- _TASKS TO PERFORM_
(1) In the reading thread, what does the Swedish writer inherit in Nina Burton's book?
(2) Please carry on the reading thread from its last post.

- _PASSAGE FOR REVIEW_
Currently I’m reading Nina Burton’s ‘Livets tunna väggar’ which translate to something like Walls of Life. It’s a book by a Swedish writer who inherits her mother’s summer house. When she wants to renovate it, she finds all sort of life around and in the house. She uses said life to teach you something about the intellect of various insects and animals, which goes deeper than humans normally think.
It’s a very interesting book that makes me think about non-human life even more. Creatures that are thousands of times smaller than we are have such complex societal structures. Humans have overcommodified animal life for centuries now, seeing them as property and commodities instead of complex and intelligent life forms.
What are you reading?
very slowly reading Losurdo’s “Stalin”
Same here. I went on holiday and lost momentum with it.

- _SUPPLIED MATERIAL_
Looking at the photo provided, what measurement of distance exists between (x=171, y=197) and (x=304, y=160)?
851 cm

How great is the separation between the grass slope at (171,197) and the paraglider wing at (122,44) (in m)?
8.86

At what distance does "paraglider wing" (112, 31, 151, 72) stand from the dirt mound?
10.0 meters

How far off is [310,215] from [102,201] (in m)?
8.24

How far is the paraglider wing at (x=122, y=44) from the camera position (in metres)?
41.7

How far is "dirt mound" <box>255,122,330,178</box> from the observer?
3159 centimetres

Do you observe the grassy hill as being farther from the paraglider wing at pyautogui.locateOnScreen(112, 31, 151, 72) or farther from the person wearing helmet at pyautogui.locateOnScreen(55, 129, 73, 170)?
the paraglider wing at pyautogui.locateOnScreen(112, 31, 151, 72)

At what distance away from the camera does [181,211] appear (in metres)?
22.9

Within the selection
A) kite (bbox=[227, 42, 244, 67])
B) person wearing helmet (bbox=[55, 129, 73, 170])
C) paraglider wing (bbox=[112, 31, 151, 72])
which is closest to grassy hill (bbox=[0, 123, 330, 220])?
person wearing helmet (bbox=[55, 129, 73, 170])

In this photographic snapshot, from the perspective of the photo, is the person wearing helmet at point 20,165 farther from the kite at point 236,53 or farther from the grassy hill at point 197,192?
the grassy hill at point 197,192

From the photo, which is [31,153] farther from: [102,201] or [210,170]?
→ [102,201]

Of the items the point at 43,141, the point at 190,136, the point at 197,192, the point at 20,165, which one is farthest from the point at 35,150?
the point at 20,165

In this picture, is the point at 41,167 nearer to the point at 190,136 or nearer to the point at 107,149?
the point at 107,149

- _PER-TASK OUTPUTS_
(1) Her mother's summer house.

(2)
Damn bro… So many ppl are reading several books at once apparently. I don’t think my brain could manage so much information at once honestly o.O
I’m reading “Blackshirts and Reds” by Parenti. Am on page 119 rn, and I gotta say I still enjoy Parenti’s simpler style of writing as opposed to Marx’. Also I was surprised how Parenti went into detail abt czechoslovakia even. Specifically abt Vaclav Havél’s privatization campaign. Never thought he’d go that direction. I feel like I learned a LOT through this book and I’ll keep recommending it to everyone who hasn’t read it. I think anyone can profit from reading this.
After I’m done with this book, I thought I might pick up Mao’s “On Practice”? I read “Dialectical and Historical Materialism” by Stalin and “How to be a Good Communist” by Liu Shaoqi, so I hope that book might additionally help me understand philosophy more.
If you haven’t yet, read Lenin after this. He’s much more easier to read compared to Marx.
Oh, true. I only read Lenin’s “Three Sources and Three Component Parts of Marxism” as of yet. Do you have any specific book recommendations from him?
Imperialism, highest stage of capitalism.
State and revolution.
These are his most important writings imo. They are also incredibly easy to consume.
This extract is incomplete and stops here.